= Siege of Boulogne (1492) =

1492 siege of Boulogne by Henry VII

The siege of Boulogne took place during the autumn of 1492. Henry VII of England had led an expeditionary force of 12,000 troops across the Channel to Calais and began to besiege the French port of Boulogne on 18 October. After several weeks the siege was broken off when Henry and the French monarch Charles VIII agreed to the Peace of Étaples. The siege had proved to be a successful show of force and Henry was offered very favourable terms by Charles, including the end of French support to the pretender to the English throne Perkin Warbeck, Warbeck was also expelled from the country. The terms of the treaty also included the English accepting French control of Brittany, and the French paying Henry an indemnity of 742,000 crowns, payable at 50,000 crowns per annum, equivalent to 5% of the crown's annual income. Henry had been in negotiations even before the campaign, and the move against Boulogne may have been intended to put further pressure on Charles.
==Events of the siege==
The siege itself was largely unremarkable, save the fact that the knight Sir John Savage who had helped put Henry on the throne (commanding the left flank of his army at the Battle of Bosworth Field) was killed during its course. Savage was sent to conduct reconnoitring (reconnaissance of the defences in preparation for the military offensive). Savage left his tent and rode around the walls of the city with another knight and Bosworth veteran Sir John Riseley, in order to assess the strength of the walls and other fortifications. The two knights were intercepted by the enemy and captured. Despite being heavily outnumbered Sir John Savage refused to surrender to them and fought to his death. His actions created enough of a diversion to allow Sir John Riseley to escape and flee on 'a most speedy horse'.
==Return to England==
English troops withdrew to Calais and Henry returned to England.
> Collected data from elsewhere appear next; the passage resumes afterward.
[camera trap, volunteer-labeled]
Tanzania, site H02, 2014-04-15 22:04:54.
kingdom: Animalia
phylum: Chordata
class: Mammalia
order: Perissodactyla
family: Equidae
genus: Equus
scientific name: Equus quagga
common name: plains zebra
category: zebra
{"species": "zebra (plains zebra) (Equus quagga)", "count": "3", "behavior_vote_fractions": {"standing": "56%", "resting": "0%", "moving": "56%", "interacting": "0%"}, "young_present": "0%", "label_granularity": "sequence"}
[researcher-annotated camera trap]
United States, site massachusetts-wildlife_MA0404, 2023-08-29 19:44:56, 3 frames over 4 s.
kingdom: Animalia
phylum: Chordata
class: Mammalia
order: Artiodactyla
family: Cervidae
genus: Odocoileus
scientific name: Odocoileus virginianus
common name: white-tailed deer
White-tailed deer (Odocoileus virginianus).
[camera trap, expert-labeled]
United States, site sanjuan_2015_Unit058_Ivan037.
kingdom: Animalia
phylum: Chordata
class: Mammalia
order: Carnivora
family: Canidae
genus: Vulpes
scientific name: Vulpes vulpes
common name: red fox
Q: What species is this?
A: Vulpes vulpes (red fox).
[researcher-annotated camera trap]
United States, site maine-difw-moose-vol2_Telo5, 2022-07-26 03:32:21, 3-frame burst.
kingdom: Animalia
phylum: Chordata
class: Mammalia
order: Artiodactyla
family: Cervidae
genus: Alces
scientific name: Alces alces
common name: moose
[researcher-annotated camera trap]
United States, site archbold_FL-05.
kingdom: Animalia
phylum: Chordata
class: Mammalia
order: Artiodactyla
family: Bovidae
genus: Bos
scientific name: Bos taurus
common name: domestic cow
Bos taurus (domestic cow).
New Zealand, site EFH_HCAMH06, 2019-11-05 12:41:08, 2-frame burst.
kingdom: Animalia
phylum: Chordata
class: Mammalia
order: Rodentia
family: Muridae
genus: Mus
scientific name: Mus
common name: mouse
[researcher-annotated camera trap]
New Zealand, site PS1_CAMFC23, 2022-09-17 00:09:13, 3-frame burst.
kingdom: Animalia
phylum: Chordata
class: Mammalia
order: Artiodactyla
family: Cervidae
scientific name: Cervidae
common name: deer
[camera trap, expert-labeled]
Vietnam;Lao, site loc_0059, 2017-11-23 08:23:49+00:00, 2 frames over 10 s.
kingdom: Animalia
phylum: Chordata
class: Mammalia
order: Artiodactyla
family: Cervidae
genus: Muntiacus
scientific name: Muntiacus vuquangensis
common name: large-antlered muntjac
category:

Fifty years later further English attempts against Boulogne were led by Henry's son Henry VIII. Henry VIII's forces took the city in September 1544 and then defended the city against French attempts to reclaim it later that year.

==Bibliography==
- Roger Lockyer & Andrew Thrush. Henry VII. Routledge, 19 Sep 2014.
- Thomas Penn. Winter King: Henry VII and the Dawn of Tudor England. Simon and Schuster, 2013.